• [CONSIGNE]: Recopiez toute la liste ci-dessous en substituant « lens » à « camera » partout où ce terme apparaît, sans modifier quoi que ce soit d'autre.

• [DONNÉES BRUTES]:
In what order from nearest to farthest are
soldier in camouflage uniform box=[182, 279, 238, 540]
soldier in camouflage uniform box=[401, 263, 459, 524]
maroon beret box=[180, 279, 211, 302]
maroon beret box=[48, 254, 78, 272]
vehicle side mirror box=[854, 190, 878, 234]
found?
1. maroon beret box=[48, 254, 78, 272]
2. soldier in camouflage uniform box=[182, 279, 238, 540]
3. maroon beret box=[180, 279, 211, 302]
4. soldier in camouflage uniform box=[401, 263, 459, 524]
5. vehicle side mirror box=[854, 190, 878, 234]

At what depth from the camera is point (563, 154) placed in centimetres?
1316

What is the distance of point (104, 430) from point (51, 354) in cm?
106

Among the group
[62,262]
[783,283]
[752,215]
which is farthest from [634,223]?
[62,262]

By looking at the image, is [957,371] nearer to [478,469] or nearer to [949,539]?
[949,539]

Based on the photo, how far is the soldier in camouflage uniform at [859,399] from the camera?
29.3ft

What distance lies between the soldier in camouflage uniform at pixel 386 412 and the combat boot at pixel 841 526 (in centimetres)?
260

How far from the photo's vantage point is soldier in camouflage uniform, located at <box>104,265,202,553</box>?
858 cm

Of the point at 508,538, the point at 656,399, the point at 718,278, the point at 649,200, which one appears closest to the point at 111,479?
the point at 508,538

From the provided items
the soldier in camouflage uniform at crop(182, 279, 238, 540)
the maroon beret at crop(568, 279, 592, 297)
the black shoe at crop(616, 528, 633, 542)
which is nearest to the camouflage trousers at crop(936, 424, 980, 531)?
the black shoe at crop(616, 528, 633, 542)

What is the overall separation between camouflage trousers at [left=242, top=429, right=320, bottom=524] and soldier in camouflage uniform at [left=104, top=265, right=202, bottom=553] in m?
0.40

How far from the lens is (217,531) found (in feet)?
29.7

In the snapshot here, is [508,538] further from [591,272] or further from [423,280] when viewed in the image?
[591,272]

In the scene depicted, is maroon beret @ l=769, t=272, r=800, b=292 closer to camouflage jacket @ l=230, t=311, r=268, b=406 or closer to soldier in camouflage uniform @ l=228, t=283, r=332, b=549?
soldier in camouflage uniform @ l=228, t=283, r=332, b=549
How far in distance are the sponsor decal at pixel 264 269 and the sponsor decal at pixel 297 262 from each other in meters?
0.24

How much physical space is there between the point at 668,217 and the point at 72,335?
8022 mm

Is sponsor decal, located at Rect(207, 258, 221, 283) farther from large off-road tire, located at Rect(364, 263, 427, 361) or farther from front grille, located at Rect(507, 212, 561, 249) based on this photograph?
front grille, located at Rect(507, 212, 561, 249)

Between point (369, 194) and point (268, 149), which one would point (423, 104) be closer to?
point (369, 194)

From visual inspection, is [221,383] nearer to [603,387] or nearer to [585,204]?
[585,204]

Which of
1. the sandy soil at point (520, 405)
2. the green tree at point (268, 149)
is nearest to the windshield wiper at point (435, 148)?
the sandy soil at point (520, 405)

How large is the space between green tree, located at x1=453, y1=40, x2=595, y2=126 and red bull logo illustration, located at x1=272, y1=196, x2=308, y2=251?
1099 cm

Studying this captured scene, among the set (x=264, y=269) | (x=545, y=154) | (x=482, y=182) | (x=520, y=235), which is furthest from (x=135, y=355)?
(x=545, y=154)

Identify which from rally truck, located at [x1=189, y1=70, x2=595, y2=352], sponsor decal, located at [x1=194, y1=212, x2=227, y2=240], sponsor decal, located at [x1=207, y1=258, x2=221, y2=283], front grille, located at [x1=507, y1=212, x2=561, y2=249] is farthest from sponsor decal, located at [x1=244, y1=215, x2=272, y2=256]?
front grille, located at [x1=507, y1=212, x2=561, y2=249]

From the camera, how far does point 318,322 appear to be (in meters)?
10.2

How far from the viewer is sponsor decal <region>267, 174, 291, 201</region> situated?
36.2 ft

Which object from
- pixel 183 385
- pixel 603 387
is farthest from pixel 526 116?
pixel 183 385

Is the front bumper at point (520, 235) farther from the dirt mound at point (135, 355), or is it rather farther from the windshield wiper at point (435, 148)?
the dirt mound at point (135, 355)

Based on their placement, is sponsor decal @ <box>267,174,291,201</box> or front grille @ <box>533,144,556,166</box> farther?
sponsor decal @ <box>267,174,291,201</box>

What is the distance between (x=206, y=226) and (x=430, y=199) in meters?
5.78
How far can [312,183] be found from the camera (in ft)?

• [RÉPONSE RÉDIGÉE]:
In what order from nearest to farthest are
soldier in camouflage uniform box=[182, 279, 238, 540]
soldier in camouflage uniform box=[401, 263, 459, 524]
maroon beret box=[180, 279, 211, 302]
maroon beret box=[48, 254, 78, 272]
vehicle side mirror box=[854, 190, 878, 234]
found?
1. maroon beret box=[48, 254, 78, 272]
2. soldier in camouflage uniform box=[182, 279, 238, 540]
3. maroon beret box=[180, 279, 211, 302]
4. soldier in camouflage uniform box=[401, 263, 459, 524]
5. vehicle side mirror box=[854, 190, 878, 234]

At what depth from the lens is point (563, 154) placed in centimetres?
1316

What is the distance of point (104, 430) from point (51, 354) in cm?
106

Among the group
[62,262]
[783,283]
[752,215]
which is farthest from [634,223]?
[62,262]

By looking at the image, is [957,371] nearer to [478,469] or nearer to [949,539]?
[949,539]

Based on the photo, how far is the soldier in camouflage uniform at [859,399] from the lens?
29.3ft

What distance lies between the soldier in camouflage uniform at pixel 386 412 and the combat boot at pixel 841 526 (in centimetres)?
260

How far from the photo's vantage point is soldier in camouflage uniform, located at <box>104,265,202,553</box>?
858 cm

Of the point at 508,538, the point at 656,399, the point at 718,278, the point at 649,200, which one appears closest to the point at 111,479?
the point at 508,538

From the provided items
the soldier in camouflage uniform at crop(182, 279, 238, 540)
the maroon beret at crop(568, 279, 592, 297)
the black shoe at crop(616, 528, 633, 542)
which is nearest to the camouflage trousers at crop(936, 424, 980, 531)?
the black shoe at crop(616, 528, 633, 542)

What is the overall separation between camouflage trousers at [left=242, top=429, right=320, bottom=524] and soldier in camouflage uniform at [left=104, top=265, right=202, bottom=553] in m?
0.40

How far from the lens is (217,531) found (in feet)?
29.7

In the snapshot here, is [508,538] further from [591,272] or further from [423,280] when viewed in the image?
[591,272]

In the scene depicted, is maroon beret @ l=769, t=272, r=800, b=292 closer to camouflage jacket @ l=230, t=311, r=268, b=406 or closer to soldier in camouflage uniform @ l=228, t=283, r=332, b=549?
soldier in camouflage uniform @ l=228, t=283, r=332, b=549
How far in distance are the sponsor decal at pixel 264 269 and the sponsor decal at pixel 297 262 from each other in meters?
0.24

How much physical space is there between the point at 668,217 and the point at 72,335?
8022 mm

Is sponsor decal, located at Rect(207, 258, 221, 283) farther from large off-road tire, located at Rect(364, 263, 427, 361) or farther from front grille, located at Rect(507, 212, 561, 249) based on this photograph?
front grille, located at Rect(507, 212, 561, 249)

Between point (369, 194) and point (268, 149), which one would point (423, 104) be closer to?
point (369, 194)

From visual inspection, is [221,383] nearer to [603,387] or nearer to [585,204]?
[585,204]

Which of
1. the sandy soil at point (520, 405)
2. the green tree at point (268, 149)
is nearest to the windshield wiper at point (435, 148)?
the sandy soil at point (520, 405)

How large is the space between green tree, located at x1=453, y1=40, x2=595, y2=126 and red bull logo illustration, located at x1=272, y1=196, x2=308, y2=251?
1099 cm

Studying this captured scene, among the set (x=264, y=269) | (x=545, y=154) | (x=482, y=182) | (x=520, y=235), which is furthest from (x=135, y=355)?
(x=545, y=154)

Identify which from rally truck, located at [x1=189, y1=70, x2=595, y2=352], sponsor decal, located at [x1=194, y1=212, x2=227, y2=240], sponsor decal, located at [x1=207, y1=258, x2=221, y2=283], front grille, located at [x1=507, y1=212, x2=561, y2=249] is farthest from sponsor decal, located at [x1=244, y1=215, x2=272, y2=256]?
front grille, located at [x1=507, y1=212, x2=561, y2=249]

From the lens, how far does point 318,322 appear to be (in meters)?
10.2

How far from the viewer is sponsor decal <region>267, 174, 291, 201</region> situated?
36.2 ft

Which object from
- pixel 183 385
- pixel 603 387
is farthest from pixel 526 116?
pixel 183 385

Is the front bumper at point (520, 235) farther from the dirt mound at point (135, 355), or is it rather farther from the windshield wiper at point (435, 148)?
the dirt mound at point (135, 355)

Based on their placement, is sponsor decal @ <box>267,174,291,201</box> or front grille @ <box>533,144,556,166</box> farther?
sponsor decal @ <box>267,174,291,201</box>

What is the distance between (x=206, y=226) and (x=430, y=199) in meters?
5.78
How far can [312,183] be found from the lens (in ft)?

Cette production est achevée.